Looking for a leg up in the race for full casino licensing, the nine member racinos in the New York Gaming Association have released financial data based on figures compiled by the New York Division of Lottery for the fiscal year 2011-2012.
Included is the amount of money the racinos contributed toward public education in the state last year.
Extolling the positive financial impact the numbers show, the racinos are using the reports as evidence for why they should be the sole recipients of full casino gaming licenses that a proposed constitutional amendment would allow.
In fact, Gary Greenberg, a minority shareholder of both Vernon Downs and Empire Resorts, citing conversations with other racino officials and owners, suggests the proposed amendment for only seven available licenses “may not be the final bill this year.”
According to the reports released earlier this month, the nine racinos generated a “net win” of $1.426 billion, with about $667 million of that being contributed to public education in New York.
This is up significantly from the 2010-2011 numbers of a $1.11 billion net win with $521 million going to education, in large part because the Resorts World New York casino at Aqueduct was opened midway through the most recent fiscal year.
The highest education contributor was Empire City Casino at Yonkers Raceway, generating about $315 million for schools by itself, in addition to almost $20 million given directly to the city of Yonkers.
A bill to allow full casino gaming at seven locations “as prescribed by the Legislature,” has passed both houses and been approved by Gov. Andrew Cuomo. To become law, it needs to pass another vote in the Legislature next year and be approved by a public referendum.

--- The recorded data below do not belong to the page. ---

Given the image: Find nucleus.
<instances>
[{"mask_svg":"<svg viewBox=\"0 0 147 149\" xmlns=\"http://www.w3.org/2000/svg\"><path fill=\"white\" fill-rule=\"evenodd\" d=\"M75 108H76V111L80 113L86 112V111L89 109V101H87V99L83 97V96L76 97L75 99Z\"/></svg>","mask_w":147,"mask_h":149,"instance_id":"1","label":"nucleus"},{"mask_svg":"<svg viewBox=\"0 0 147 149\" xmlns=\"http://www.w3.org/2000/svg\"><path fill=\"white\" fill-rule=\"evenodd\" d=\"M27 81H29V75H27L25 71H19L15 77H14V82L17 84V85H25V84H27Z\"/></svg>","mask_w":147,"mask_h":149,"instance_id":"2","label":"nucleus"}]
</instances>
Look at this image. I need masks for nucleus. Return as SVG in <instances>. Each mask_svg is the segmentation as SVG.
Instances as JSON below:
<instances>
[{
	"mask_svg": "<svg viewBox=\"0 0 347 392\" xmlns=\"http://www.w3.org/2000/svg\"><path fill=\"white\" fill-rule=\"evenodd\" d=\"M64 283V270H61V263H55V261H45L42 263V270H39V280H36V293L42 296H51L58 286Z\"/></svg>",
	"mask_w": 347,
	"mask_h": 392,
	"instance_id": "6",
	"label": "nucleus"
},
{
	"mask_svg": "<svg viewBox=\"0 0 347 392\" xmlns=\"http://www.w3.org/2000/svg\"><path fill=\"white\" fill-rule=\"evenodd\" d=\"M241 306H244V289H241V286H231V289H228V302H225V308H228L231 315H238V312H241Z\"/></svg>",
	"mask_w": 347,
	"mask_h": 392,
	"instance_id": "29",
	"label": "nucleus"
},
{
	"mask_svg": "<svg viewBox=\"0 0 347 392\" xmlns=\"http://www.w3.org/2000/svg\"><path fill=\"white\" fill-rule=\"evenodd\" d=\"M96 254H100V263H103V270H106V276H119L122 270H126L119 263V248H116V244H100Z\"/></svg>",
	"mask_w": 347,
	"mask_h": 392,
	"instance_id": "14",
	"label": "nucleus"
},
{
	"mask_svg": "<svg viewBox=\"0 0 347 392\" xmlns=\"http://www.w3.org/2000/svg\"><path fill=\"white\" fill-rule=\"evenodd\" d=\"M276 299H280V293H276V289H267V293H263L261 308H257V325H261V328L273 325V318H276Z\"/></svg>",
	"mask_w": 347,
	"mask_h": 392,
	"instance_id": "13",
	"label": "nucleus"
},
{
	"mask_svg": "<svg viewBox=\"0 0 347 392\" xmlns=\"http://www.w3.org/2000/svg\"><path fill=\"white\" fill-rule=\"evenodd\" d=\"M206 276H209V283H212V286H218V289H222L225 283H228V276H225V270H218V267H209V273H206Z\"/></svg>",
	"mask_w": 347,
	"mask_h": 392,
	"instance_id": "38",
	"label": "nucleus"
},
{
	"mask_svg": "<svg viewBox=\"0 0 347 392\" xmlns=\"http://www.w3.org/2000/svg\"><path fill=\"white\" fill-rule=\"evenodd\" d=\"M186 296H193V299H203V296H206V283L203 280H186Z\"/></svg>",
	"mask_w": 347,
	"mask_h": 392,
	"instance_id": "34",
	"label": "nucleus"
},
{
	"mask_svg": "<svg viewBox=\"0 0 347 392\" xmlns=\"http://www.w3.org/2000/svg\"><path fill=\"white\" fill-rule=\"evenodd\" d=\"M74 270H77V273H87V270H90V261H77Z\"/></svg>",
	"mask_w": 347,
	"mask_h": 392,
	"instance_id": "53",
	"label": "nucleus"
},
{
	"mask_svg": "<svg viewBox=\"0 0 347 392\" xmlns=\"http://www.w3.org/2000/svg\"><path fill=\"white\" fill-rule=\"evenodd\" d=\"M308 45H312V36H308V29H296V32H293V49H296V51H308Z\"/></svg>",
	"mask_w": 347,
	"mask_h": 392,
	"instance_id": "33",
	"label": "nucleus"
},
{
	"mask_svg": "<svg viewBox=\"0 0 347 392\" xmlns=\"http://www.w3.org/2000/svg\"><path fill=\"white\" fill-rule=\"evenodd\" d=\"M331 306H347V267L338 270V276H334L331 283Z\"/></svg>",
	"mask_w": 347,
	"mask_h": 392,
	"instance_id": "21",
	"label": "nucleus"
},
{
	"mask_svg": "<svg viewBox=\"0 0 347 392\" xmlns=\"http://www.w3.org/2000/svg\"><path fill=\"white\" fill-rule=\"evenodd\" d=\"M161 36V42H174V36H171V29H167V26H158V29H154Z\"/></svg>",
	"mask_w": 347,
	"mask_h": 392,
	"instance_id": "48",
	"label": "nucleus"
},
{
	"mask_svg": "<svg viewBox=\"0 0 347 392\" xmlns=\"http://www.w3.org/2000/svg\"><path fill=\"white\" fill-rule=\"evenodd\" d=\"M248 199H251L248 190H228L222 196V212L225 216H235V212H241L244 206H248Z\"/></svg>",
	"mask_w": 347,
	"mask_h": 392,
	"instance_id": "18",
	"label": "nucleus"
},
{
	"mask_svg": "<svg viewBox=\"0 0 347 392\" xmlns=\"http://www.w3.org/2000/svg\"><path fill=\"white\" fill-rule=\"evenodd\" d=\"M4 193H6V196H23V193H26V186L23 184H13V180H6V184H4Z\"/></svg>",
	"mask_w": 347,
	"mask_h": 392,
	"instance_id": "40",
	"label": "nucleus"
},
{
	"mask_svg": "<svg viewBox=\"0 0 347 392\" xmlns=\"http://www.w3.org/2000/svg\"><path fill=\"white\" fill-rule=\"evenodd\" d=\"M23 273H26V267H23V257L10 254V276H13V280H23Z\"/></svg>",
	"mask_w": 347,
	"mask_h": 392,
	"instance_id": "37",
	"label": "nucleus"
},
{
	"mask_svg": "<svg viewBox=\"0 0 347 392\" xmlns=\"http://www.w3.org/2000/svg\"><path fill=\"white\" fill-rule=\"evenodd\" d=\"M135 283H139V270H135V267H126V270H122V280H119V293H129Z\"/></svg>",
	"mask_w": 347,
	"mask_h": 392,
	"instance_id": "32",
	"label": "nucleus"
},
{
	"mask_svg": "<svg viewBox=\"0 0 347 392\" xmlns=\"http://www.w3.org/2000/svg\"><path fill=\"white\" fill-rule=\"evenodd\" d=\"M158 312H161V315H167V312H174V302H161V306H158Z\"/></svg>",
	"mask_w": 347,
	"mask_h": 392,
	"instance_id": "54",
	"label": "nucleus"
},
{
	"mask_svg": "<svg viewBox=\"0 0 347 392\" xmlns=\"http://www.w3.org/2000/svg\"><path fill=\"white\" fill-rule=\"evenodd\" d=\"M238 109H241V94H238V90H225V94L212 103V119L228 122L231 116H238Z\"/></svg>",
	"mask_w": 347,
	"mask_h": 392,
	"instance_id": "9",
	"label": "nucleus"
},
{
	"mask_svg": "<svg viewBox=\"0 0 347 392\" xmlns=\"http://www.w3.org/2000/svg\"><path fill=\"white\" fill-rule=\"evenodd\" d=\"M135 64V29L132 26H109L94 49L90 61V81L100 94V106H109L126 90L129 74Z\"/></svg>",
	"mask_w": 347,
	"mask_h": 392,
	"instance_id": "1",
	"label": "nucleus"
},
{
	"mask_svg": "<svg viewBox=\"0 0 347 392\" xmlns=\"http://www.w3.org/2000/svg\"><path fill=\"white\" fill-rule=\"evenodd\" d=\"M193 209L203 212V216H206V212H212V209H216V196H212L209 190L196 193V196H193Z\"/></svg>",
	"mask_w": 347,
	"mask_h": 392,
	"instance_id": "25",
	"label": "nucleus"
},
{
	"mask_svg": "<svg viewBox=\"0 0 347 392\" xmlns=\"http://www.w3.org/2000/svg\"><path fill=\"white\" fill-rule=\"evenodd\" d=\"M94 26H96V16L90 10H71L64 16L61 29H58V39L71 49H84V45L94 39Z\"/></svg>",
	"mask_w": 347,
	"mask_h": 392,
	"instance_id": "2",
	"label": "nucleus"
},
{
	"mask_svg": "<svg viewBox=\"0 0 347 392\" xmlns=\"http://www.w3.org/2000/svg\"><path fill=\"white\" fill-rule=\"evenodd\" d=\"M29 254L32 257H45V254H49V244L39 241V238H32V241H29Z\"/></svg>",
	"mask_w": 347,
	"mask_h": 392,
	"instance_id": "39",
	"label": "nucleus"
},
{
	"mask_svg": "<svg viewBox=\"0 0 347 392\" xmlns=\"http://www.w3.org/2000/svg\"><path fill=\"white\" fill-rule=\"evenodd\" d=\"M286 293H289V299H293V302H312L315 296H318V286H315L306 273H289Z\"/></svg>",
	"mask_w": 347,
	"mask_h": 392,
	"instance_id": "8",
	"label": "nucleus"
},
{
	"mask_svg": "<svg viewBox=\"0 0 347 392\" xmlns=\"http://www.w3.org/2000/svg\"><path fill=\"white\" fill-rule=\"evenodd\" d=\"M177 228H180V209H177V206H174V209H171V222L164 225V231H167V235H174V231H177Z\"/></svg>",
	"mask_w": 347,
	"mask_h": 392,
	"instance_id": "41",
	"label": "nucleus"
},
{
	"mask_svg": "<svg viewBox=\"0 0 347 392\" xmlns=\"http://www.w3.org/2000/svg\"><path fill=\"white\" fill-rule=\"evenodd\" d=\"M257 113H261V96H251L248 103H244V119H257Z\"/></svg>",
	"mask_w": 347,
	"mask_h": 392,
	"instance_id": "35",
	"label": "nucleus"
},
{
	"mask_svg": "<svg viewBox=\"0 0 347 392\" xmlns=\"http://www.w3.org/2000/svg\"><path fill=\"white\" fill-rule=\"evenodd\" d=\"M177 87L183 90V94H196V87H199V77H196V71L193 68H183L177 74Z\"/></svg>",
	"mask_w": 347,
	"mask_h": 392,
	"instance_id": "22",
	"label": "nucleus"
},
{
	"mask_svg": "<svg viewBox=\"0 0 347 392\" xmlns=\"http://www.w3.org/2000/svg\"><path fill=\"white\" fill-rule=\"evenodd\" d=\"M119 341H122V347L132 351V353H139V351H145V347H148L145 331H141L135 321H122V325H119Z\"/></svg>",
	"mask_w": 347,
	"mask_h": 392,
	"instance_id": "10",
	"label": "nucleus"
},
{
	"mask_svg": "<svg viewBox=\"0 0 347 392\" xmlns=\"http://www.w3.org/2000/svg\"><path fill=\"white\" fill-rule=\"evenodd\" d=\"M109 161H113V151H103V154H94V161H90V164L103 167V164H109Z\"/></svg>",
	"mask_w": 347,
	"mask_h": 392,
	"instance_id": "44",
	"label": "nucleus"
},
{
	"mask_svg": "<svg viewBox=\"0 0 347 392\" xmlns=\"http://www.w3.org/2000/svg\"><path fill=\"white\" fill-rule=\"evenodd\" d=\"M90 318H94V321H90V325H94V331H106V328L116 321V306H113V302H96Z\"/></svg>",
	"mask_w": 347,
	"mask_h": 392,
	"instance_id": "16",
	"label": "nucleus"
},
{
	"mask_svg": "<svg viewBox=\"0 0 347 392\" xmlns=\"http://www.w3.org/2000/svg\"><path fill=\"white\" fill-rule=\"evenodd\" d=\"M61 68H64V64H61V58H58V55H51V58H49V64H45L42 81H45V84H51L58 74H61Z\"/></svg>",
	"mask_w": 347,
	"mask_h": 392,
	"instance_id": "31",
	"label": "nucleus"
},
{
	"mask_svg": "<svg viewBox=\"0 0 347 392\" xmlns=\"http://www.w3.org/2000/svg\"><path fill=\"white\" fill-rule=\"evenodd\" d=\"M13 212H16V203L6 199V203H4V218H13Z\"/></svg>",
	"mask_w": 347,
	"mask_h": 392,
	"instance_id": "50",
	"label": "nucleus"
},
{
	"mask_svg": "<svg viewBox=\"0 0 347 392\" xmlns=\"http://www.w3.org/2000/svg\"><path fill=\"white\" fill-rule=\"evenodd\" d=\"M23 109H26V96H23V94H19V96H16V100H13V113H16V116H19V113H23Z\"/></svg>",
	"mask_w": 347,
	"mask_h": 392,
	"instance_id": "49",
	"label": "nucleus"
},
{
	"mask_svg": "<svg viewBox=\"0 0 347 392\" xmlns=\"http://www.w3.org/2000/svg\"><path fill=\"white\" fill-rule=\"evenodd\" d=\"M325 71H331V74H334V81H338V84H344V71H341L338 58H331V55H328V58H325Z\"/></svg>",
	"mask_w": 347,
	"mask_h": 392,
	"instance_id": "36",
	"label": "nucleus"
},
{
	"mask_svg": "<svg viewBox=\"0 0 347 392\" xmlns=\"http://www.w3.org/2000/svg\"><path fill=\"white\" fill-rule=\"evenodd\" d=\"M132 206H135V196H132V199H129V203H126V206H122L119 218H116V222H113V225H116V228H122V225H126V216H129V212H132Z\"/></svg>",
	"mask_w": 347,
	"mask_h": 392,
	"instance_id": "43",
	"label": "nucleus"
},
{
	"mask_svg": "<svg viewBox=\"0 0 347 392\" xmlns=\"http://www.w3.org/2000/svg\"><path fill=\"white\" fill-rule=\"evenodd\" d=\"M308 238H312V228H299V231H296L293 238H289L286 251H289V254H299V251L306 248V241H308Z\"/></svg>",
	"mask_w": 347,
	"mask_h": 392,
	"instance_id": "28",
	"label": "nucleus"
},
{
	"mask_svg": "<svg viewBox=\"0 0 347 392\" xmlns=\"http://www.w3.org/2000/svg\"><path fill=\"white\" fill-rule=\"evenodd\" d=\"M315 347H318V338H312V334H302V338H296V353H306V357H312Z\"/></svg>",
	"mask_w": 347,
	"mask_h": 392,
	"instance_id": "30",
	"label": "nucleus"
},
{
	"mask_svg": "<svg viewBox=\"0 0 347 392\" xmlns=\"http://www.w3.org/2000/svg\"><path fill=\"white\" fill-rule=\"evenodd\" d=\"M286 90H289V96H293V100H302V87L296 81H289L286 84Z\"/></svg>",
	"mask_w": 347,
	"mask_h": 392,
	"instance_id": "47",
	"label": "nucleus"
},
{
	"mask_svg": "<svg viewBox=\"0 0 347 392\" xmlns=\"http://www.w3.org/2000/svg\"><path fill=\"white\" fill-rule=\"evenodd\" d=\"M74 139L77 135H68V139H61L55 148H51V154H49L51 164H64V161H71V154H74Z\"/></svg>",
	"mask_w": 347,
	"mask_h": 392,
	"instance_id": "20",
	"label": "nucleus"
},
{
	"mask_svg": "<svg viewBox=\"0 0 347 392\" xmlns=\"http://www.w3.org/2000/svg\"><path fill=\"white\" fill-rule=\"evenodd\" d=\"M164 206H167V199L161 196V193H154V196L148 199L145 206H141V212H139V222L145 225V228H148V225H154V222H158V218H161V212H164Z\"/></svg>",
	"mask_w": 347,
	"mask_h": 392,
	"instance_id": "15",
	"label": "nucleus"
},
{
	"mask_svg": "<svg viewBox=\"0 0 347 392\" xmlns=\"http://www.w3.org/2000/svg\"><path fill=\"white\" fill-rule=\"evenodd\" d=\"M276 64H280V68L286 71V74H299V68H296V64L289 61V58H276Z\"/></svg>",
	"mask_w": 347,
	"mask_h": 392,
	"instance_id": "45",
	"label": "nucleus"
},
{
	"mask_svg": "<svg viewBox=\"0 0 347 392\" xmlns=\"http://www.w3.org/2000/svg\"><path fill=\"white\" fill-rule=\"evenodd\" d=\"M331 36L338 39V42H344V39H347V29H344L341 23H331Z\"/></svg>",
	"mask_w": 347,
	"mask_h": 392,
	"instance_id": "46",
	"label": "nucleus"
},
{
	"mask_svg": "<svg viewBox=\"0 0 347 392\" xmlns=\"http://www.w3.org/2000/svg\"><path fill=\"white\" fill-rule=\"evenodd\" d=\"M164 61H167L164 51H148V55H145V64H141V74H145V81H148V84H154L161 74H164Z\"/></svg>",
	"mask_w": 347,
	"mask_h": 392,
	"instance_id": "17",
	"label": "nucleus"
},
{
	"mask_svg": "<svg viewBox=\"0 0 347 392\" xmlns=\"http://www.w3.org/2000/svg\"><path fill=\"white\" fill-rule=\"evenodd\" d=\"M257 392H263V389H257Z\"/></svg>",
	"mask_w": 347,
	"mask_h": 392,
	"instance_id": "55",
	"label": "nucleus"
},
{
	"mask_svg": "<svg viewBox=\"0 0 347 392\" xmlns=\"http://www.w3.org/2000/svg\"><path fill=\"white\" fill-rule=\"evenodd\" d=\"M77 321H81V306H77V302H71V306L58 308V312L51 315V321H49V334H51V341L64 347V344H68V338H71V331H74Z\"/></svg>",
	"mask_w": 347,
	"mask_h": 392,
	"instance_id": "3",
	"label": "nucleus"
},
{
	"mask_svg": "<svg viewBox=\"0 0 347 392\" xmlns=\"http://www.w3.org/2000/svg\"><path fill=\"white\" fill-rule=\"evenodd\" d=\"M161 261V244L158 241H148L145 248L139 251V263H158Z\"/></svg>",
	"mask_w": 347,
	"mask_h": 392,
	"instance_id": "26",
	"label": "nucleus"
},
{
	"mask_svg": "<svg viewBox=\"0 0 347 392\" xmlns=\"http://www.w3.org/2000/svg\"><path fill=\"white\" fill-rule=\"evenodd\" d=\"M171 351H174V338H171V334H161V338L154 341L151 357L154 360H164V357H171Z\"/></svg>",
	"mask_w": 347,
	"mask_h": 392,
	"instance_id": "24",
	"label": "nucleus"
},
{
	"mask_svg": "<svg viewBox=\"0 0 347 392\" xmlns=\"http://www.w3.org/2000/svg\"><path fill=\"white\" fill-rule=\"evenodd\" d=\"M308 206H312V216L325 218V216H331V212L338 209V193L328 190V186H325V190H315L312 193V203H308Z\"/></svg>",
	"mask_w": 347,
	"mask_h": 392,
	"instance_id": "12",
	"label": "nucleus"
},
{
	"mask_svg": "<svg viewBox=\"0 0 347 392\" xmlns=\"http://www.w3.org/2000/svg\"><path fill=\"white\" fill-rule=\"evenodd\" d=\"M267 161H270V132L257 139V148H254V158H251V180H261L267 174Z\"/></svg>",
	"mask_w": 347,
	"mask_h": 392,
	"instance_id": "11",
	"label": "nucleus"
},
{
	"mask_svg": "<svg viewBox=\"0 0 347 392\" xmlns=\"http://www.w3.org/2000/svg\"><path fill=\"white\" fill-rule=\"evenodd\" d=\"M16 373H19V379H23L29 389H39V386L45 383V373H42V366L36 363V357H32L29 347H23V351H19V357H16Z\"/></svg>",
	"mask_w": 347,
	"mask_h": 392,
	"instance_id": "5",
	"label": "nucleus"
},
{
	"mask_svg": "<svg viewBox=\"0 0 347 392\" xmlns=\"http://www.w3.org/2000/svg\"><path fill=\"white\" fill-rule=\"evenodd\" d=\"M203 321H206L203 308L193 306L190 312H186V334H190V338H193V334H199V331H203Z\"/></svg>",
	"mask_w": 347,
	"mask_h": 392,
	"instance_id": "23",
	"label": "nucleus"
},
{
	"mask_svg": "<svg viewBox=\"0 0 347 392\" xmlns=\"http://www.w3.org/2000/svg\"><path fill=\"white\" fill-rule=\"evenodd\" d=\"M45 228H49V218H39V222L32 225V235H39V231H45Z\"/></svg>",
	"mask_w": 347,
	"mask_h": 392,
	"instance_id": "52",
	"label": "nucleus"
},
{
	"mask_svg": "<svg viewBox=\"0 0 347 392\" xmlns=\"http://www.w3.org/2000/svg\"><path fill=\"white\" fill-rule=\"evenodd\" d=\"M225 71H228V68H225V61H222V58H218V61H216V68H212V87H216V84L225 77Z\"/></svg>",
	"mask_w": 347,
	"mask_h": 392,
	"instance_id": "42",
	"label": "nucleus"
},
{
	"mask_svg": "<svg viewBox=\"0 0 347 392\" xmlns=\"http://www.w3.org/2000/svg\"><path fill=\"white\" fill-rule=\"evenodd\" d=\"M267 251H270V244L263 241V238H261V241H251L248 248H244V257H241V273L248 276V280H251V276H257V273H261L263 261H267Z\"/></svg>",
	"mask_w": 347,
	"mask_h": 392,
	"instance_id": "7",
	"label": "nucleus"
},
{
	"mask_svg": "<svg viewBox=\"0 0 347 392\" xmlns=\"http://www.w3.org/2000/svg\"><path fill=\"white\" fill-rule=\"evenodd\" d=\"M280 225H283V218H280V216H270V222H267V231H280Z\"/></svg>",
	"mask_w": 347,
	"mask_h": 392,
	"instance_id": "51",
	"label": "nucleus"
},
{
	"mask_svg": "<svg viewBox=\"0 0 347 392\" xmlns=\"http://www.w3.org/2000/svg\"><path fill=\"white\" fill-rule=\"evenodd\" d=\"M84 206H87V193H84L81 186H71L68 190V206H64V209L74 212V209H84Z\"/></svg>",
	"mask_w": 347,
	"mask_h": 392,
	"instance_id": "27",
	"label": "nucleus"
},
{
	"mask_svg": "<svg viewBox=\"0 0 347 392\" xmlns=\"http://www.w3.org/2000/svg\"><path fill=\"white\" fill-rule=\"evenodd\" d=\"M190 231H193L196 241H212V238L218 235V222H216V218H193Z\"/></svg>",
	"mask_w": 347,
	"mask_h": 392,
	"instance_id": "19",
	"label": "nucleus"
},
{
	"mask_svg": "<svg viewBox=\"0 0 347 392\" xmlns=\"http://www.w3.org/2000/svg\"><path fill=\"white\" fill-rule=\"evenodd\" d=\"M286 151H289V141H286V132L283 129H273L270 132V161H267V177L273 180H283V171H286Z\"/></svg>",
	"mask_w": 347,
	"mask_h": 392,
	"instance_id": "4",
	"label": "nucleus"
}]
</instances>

Calling the fact that there are only seven licenses but nine racinos a “quandary,” Greenberg said “there will be an attempt to get the Legislature to pass a bill where the wording would allow nine locations; six racinos [converted into full scale casinos] and three [racinos converted into] resort type destinations.”
The thinking is that if a second version of the amendment is passed this session, next year the Legislature will be free to decide whether they want nine casinos, seven, or none at all.
According to Sen. John Bonacic, R-Mount Hope, chair of the Racing and Wagering Committee, the number of licenses – seven – wasn’t chosen because it was deemed the safest number to contain problem gambling or even because it maximized profit without over-saturating the market; the Legislature arrived at the number simply as the end result of a negotiation.
“Speaker Silver wanted less, the Senate wanted more and it was negotiated,” said Bonacic. “Plus, seven’s a lucky number,” he joked.
Bonacic added there has been no discussion whatsoever of locations, only saying they will be established before the amendment comes to a vote in the Legislature next year.
In regards to Greenberg’s ideas on a second amendment, Bonacic said “I see the proposal of a second gaming amendment this session as unlikely, but not impossible.”
Greenberg says to “expect a huge advertising campaign by the racinos” to rally the public to support only racino licensing, not new casinos altogether built by “outsiders.”
Said Greenberg: “There are many players in the gaming and racing industry that are upset with the vague seven locations in the bill passed. I have been hearing from the 100 shareholders of Vernon Downs and they tell me the support will not be there for referendum in 2013. All nine current racinos need to have an opportunity to run a casino. The amendment will not pass unless the current racinos are included.”
The latest Siena poll put the public’s feelings on the constitutional amendment to build full casinos at 50 to 46 in support, with a margin of error of 3.4 percent, essentially leaving the proposition in a dead heat with the public.